**Raw data:**
--*--
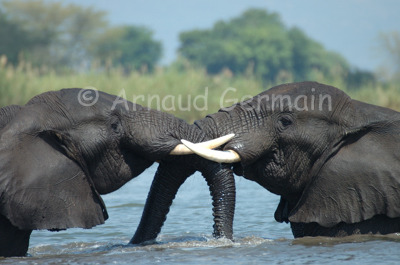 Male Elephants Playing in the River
--*--
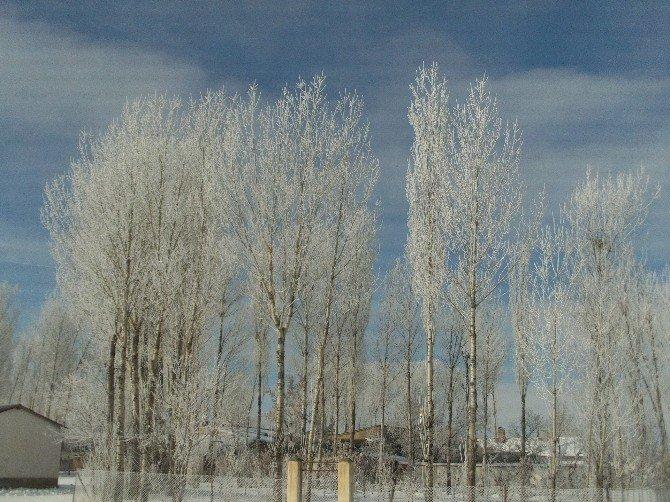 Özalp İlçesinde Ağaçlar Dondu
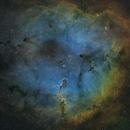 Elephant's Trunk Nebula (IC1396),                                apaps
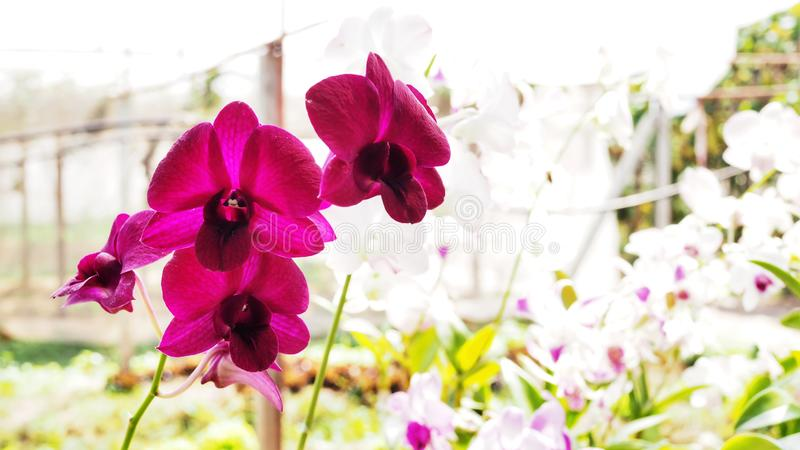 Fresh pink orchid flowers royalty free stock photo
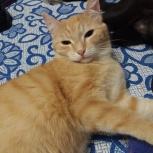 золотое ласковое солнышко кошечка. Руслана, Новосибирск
--*--
**What is required:** Write out the lines above from the one with "Fresh pink orchid" through the one with "золотое ласковое солнышко", ends included, exactly; no picture goes in.

**Result of the task:**
 Fresh pink orchid flowers royalty free stock photo
 золотое ласковое солнышко кошечка. Руслана, Новосибирск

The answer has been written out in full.